* VOTRE OBJECTIF:
Recopiez le passage de l'extrait sur le débat au Conseil allant de « Les deux pays » jusqu'à « au même Article. », en substituant « déléguée » à « représentante ».

Les deux pays ayant mené ces attaques ont expliqué le fondement de leur action.  La représentante des États-Unis a ainsi invoqué la légitime défense, prévue par l’Article 51 de la Charte des Nations Unies, qui a été exercée après que les mesures non militaires se sont révélées inadéquates pour répondre à la menace posée.  Son homologue du Royaume-Uni a indiqué que le résumé de la position juridique du Gouvernement britannique sur l’intervention d’hier a bien été communiqué par écrit au Conseil, conformément au même Article. 

L’opportunité ainsi que la légalité au regard du droit international de ces actions ont divisé les membres du Conseil.  Si la majorité des délégations ont vivement condamné les attaques de navires commerciaux par les houthistes et déploré leur intensification malgré les mises en garde de la communauté internationale, nombre d’entre elles, comme le Mozambique, l’Algérie ou encore l’Équateur, sont restées néanmoins partagées sur les agissements américano-britanniques qu’elles ont estimé susceptibles d’aggraver l’instabilité régionale.  « Toute escalade militaire ne ferait qu’aggraver la situation et pourrait plonger le Yémen et la région entière dans un désarroi encore plus profond », a mis en garde la déléguée du Guyana.  Même son de cloche du côté de la Chine qui a estimé que « de telles actions unilatérales ne font que mettre de l’huile sur le feu ».

* DOCUMENTS FOURNIS:

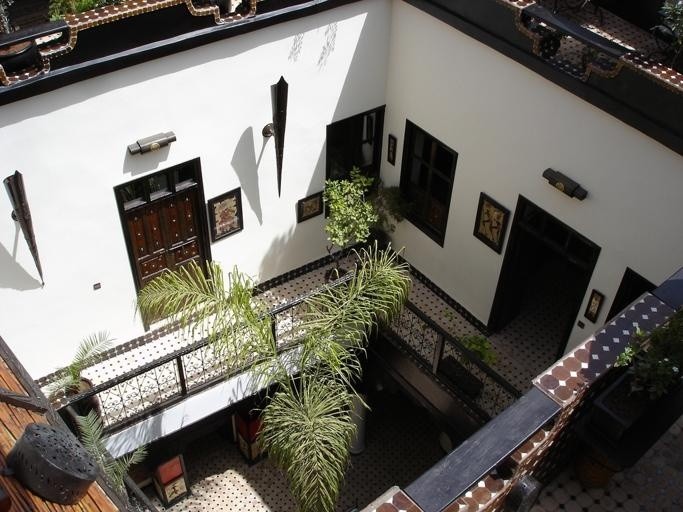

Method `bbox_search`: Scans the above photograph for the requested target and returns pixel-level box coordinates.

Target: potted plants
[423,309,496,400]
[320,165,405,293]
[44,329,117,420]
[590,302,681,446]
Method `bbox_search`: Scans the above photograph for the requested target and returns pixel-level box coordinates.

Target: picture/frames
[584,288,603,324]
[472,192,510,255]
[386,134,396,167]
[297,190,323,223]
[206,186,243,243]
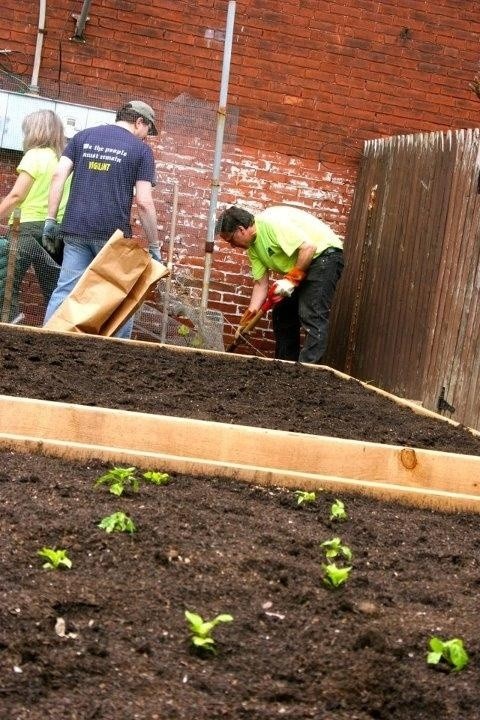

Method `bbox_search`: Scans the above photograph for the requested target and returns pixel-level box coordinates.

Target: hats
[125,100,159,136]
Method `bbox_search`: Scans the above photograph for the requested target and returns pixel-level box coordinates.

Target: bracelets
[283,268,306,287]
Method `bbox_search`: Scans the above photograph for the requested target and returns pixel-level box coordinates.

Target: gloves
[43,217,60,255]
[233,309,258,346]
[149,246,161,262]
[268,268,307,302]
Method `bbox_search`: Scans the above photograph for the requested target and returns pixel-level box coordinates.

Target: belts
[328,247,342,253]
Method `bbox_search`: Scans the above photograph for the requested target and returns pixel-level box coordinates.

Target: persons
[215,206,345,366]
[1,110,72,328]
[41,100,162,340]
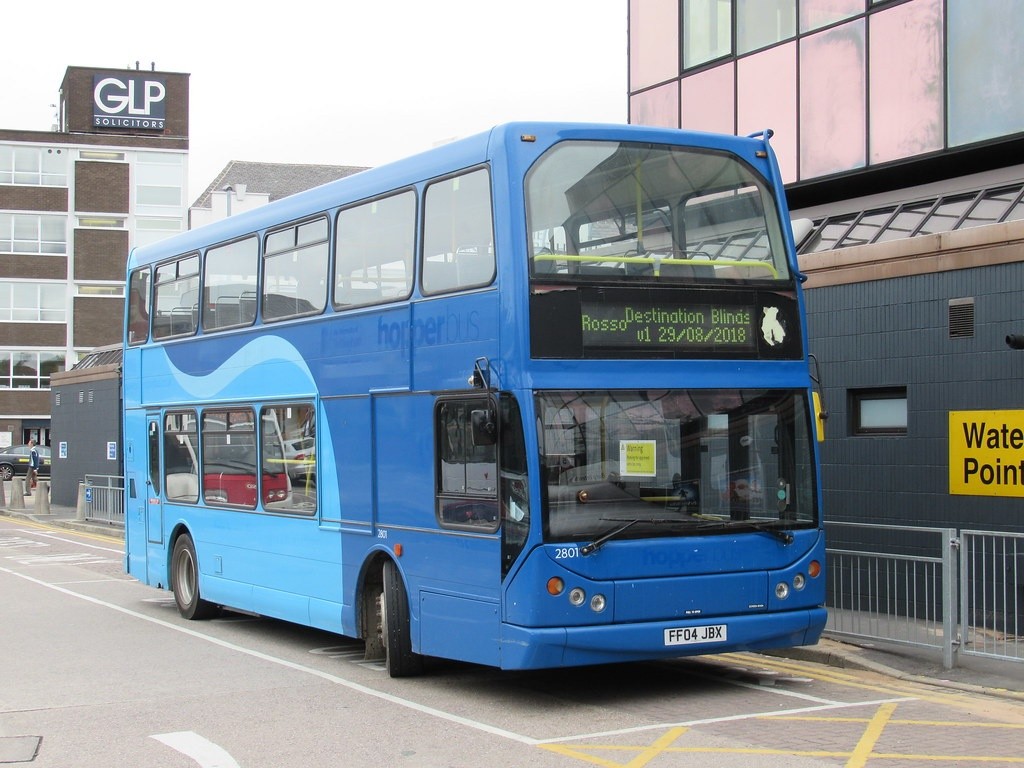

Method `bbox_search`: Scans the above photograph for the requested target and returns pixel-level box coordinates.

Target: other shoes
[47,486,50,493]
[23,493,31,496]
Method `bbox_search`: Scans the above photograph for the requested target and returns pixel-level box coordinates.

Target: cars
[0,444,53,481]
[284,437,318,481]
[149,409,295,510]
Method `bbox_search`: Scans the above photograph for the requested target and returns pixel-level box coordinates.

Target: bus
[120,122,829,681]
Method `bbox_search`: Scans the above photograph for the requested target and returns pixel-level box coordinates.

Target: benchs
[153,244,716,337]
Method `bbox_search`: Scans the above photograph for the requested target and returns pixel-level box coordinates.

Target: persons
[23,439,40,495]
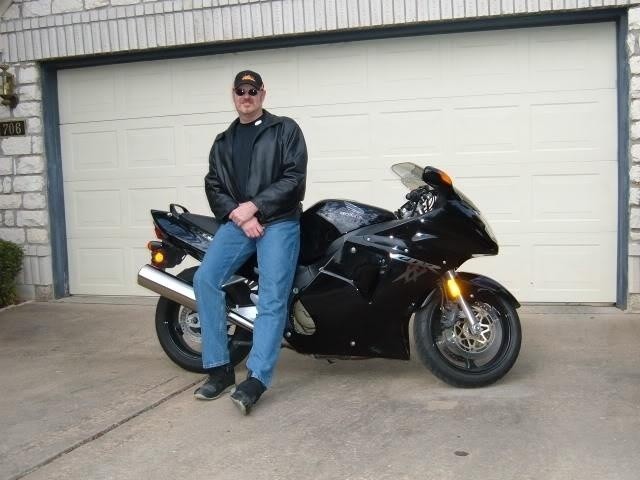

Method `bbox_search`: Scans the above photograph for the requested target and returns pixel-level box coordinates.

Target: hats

* RÉPONSE FINALE:
Les deux pays ayant mené ces attaques ont expliqué le fondement de leur action.  La déléguée des États-Unis a ainsi invoqué la légitime défense, prévue par l’Article 51 de la Charte des Nations Unies, qui a été exercée après que les mesures non militaires se sont révélées inadéquates pour répondre à la menace posée.  Son homologue du Royaume-Uni a indiqué que le résumé de la position juridique du Gouvernement britannique sur l’intervention d’hier a bien été communiqué par écrit au Conseil, conformément au même Article.